Do what YOU think is right.

I have tapped mine firmly on the top of their head before, I raise my voice when they are doing something naughty or change the tone when they have disappointed me just like I would when talking to a human. A water spray has seen popular use here, but others think it is mean.
My cat now knows when he is doing something I disprove of as when I call his name he will answer with a tone very much like a child would and almost says "what?" in that innocent but agitated kind of way. It's sort of cute.


----------



## TrinityWitch (Sep 17, 2012)

No in cat language is hissing at them with meaning. You will find what ever they are doing they will stop straight away. If you have a stubbon one then grab the loose skin on the back of the neck and hiss in there face then let go. In time they learn that if you hiss it means NO! This way you are not causing them any pain, and only doing what there mum or other cats would do when they want them to stop.

Good luck

Blessed Be


----------



## Calvine (Aug 20, 2012)

MrsHolkie25 said:


> My kitten is almost 11 weeks old and loves to run around playing and pouncing he has tonnes of energy but this week he has been literally pouncing at everything and biting too he pounces at me and my husband's hands just when we're sitting on the sofa and tries to bite our wrists and fingers also when you got to stroke him he goes to nip you he also has a tendency to grab our legs when we're walking and his making big scratches on my 3yr old lb's legs when we first got him he was very playful but no biting or scratching and would be happy to be picked up and cuddled but barely lets me touch him at the moment not sure why his gone like this and also not sure what to do when he bites as "No Sunny" isn't working and when I pick him up and put him on the floor if his pounced at me on the sofa he just comes back and does it again!!
> Any suggestions please I really don't want him to do it to other people especially kids when they come over and want him to stop doing it with us and our son x


You could try a plant spray - not on full jet, but enough so he can feel it. It won't hurt him, but most cats don't like getting wet, and it will give him something else to think about when he has to start licking himself. My guess is that he will grow out of it.


----------



## MrsHolkie25 (Sep 3, 2012)

I've actually used the water spray its not a huge amount but does stop him although the blowing in his face has worked too but have been making time for structured play with him bought one of those fishing rod style hanging toys and he loves it!

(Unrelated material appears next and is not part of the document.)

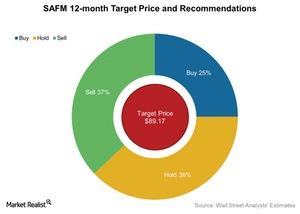 uploads///SAFM  month Target Price and Recommendations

Goes wild with it has a mad 15-30 min play and then sleeps so now he goes for that instead of us it takes a bit of time but we are moving in the right direction thanks for all the advice x


----------



## dawnrosie (Oct 7, 2012)

Im having the same problem with my 8 week old Charlie, it seems im always telling him No and never getting any quality time just stroking him, he too has plenty of toys and i also dont do hand playing with him but my hands are so sore from his constant bites and scratches. He not an aggressive kitten and can be cuddly but if he settles on my lap i of course want to stroke him but he will just turn round and bite in play. Ill try the hissing thing and see if that helps


----------